The survey for 1995 was expanded with a selection of businesses with fewer than 50 employees in the industries that traditionally have been covered, and with companies in several service industries. The survey shows that R&D activities are clearly lower in these new groups. Fourteen per cent of businesses with fewer than 50 employees report that they carry out R&D, while the share for companies with more than 50 employees is 28 per cent. Businesses in these new groups also have lower R&D costs per unit, confirming that R&D activities in Norway are concentrated in certain industries and large organizations.
Norwegian businesses spent NOK 7.3 billion on in-house research and development in 1995. The scope of the 1995 survey has been expanded in comparison to earlier, but compared to the corresponding statistical basis in the previous survey for 1993, there was a seven per cent increase in the two-year period. At constant prices, the increase came to one per cent.

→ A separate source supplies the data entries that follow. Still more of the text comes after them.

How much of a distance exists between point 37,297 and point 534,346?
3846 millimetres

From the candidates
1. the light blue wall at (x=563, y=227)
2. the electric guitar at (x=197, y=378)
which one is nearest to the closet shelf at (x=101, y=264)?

The total number of R&D man-years carried out by Norwegian business and industry increased by six per cent, to 9,500.
A very high percentage of the R&D carried out by businesses, 88 per cent, is financed by in-house funds and companies within the same group. Oil companies have traditionally contributed significant amounts to R&D financing, but the percentage has now dropped from seven per cent in 1993 to four per cent in 1995. Government funding accounts for about six per cent and is at about the same level as in 1993.
R&D man-years totalled 24,000 in 1995. Measured in terms of executed R&D, businesses accounted for 39 per cent of research activities, institutes 32 percent and universities and colleges 29 per cent. Combined cost of R&D totalled NOK 16 billion in 1995.